Selain itu, segala sesuatu sesungguhnya penuh dengan dewa-dewa. Cerita mengenai ini dapat Anda buka di buku Sejarah Filsafat Barat . Thales pun terkenal sebab kemampuannya dalam meramalkan terjadinya gerhana matahari. Dapat Anda bayangkan seberapa cerdasnya Thales. Dengan ketiadaan teknologi saat itu dan keterbatasan akses terhadap informasi, ia bisa melakukan sesuatu nan melampaui zamannya.

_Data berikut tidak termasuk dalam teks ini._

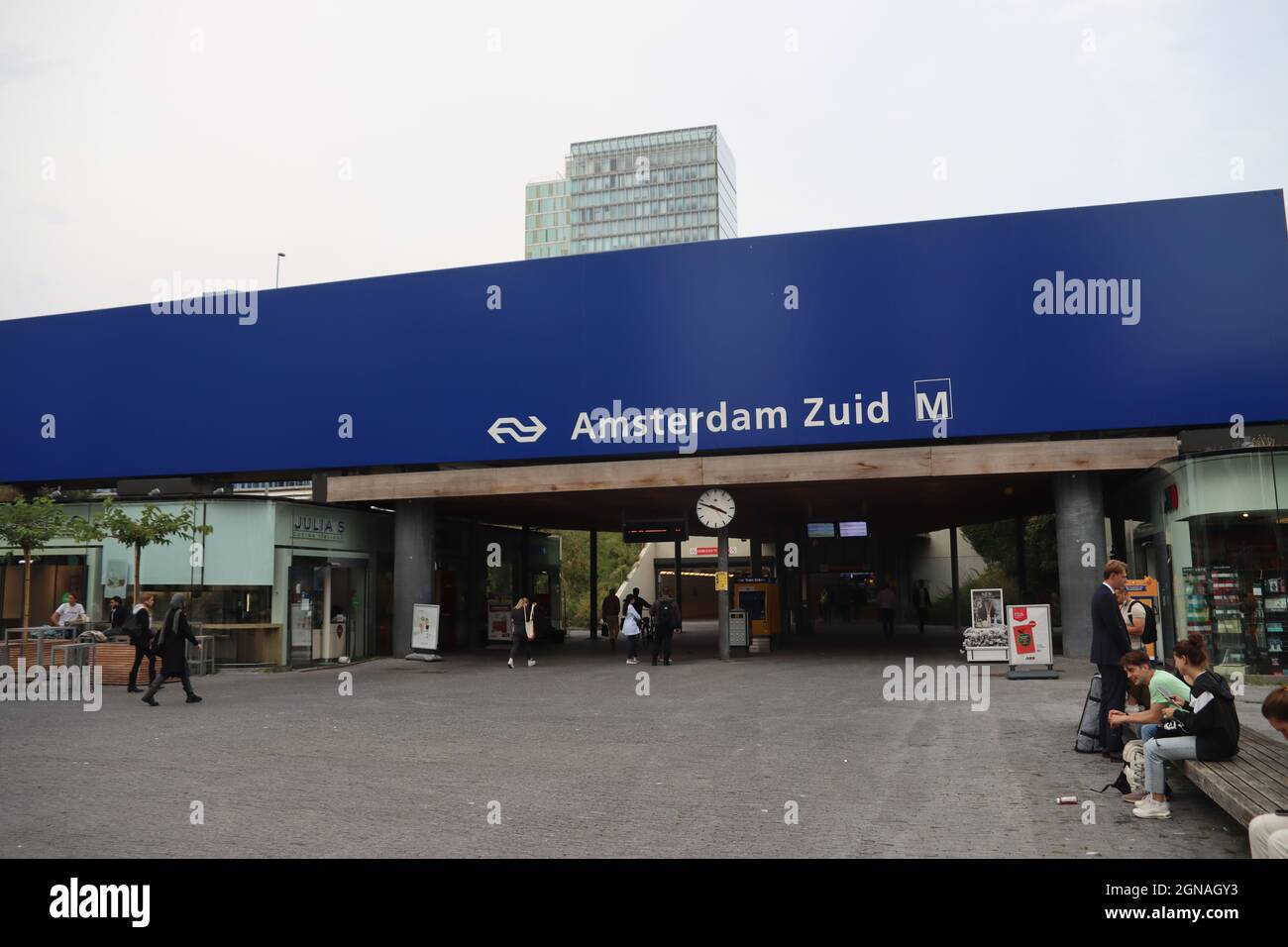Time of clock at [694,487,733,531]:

Tentu saja orang-orang pada zaman itu menjadi sangat menghargai Thales dan mungkin saja menganggapnya sebagai seorang dewa dengan kemampuan meramalnya itu. Padahal mungkin saja ia telah pandai menghitung mobilitas matahari, bulan, dan bumi sehingga ia tahu kapan ketiga benda langit ini akan berada pada satu sisi dalam waktu nan sama sehingga terjadilah gerhana.
Anaximander
Ia menolak gagasan Thales mengenai sesuatu nan segalanya dari air. Menurut Anaximander, segala sesuatu itu berasal dari nan asali. Jika ia merupakan substansi pertama, tak akan ada nan dapat mengalahkannya. Pandangan mengenai nan asali ini tak ada kaitannya dengan dewa atau pandangan metafisika nan berkaitan dengan ketuhanan. Bagi Anaximander, sangat krusial mengetahui akar dari segala sesuatunya agar diketahui dari mana ia berasal. Mungkin akan sangat sulit memahami pendapat seperti ini. Tetapi nyatanya, banyak juga nan mempercayai apa nan dikatakan filsuf satu ini.

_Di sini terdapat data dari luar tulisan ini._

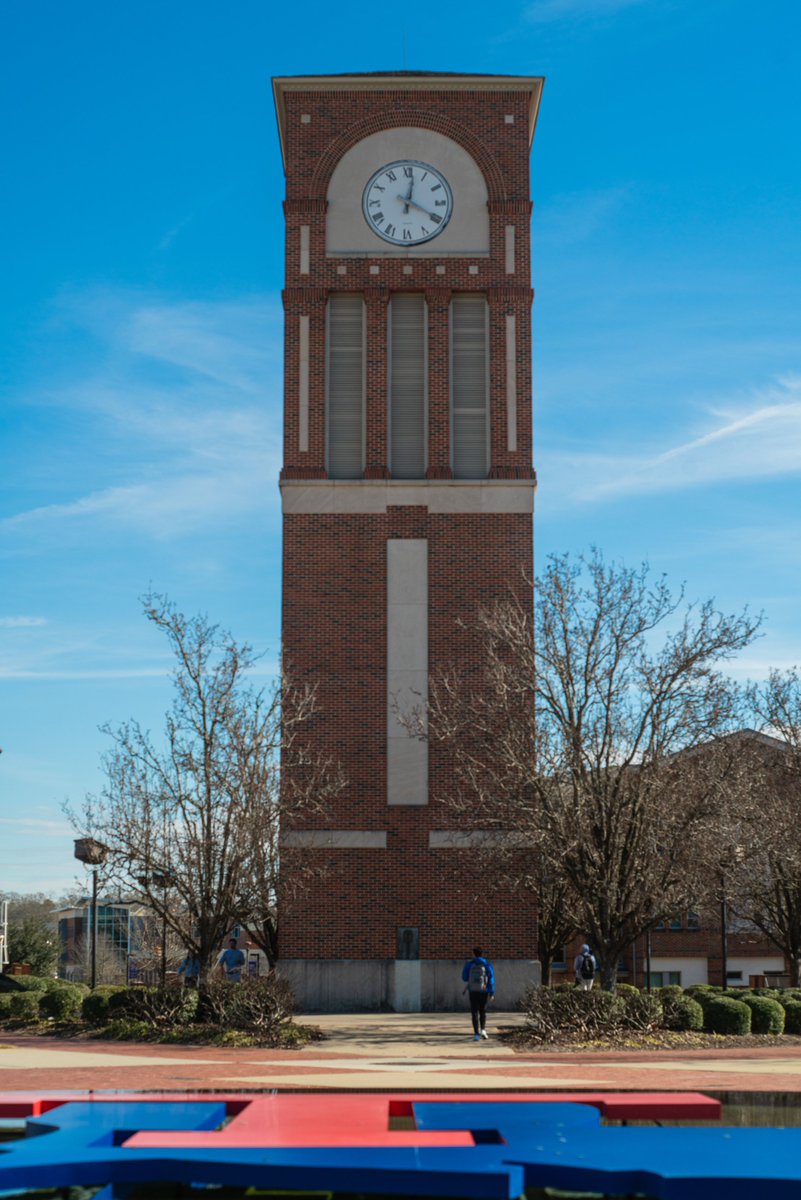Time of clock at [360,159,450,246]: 12:19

Bagi Anaximader, alam raya ini berjalan sinkron dengan hukumnya. Barah terasa panas, air dapat menguap dan membeku, atau nan beku dapat menjadi cair. Semua itu berjalan sebab nan asali itu nan mengatur. Ia pun berpandangan bahwa bumi lahir bukan sebagai suatu kreasi Tuhan. Bumi maupun makhluk hayati muncul dari proses evolusi panjang. Barangkali, inilah nan menjadi cikal bakal teori evolusi nan dikembangkan kemudian hari. Melihat perubahan nan terjadi pada manusia dan hewan termasuk juga tumbuhan, secar alogika mungkin saja orang akan terus mempercayai pikiran tentang evolusi ini.

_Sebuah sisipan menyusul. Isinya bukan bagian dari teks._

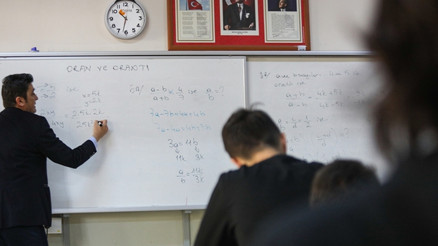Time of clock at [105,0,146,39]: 10:32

Namun, menginggat apa nan ada di al-Quran bahwa manusia itu ialah mahluk dengan penciptaan nan seindah-indahnya, maka tak ada kemungkinan adanya teori evolusi ini. Mungkin saja semua mahluk itu berubah sebab turunan dan DNA nan berubah seiring dengan makanan, minuman, dan aktivitasnya. Tetap saja hal ini bukan sesuatu nan membuktikan adanya teori evolusi.
Bahkan, menurut Russell, Anaximander ialah orang nan pertama kali membuat peta. Namun, ia tak menjelaskan lebih jauh peta apa nan dibuat filsuf itu. Apakah peta global atau hanya sebatas peta Yunani. Kecerdasan filsuf satu ini memang luar biasa. Ia nan mungkin saja belum melakukan perjalanan nan cukup luas, telah dapat membaut satu peta. Atau mungkin saja ia telah melakukan perjalanan panjang sebelum akhirnya mengabadikan perjalanan itu dalam sebuah peta. Peta itu nantinya akan dapat dimanfaatkan oleh orang lain nan akan melakukan perjalanan ke arah nan sama.
Anaximenes
Filsuf nan hayati sekitar 494 SM ini menyatakan gagasannya bahwa substansi paling dasar ialah udara. Segala sesuatu nan ada bukan berasal dari air, api, atau tanah, melainkan dari udara. Gagasan lain dari filsuf ini ialah bahwa bumi berbentuk seperti meja bundar. Gagasan ini muncul sebab melihat permukaan bumi nan tampak berdiri tegak dan rata, tentu ditopang oleh kekuatan seperti kaki meja.
Yang jelas, gagasan salah ini muncul sebab keterbatasan teknologi pada saat itu. Pandangan tentang bumi nan datar ini masih bertahan hingga di zaman Aristoteles.
Itulah biografi filsuf Milesian secara singkat.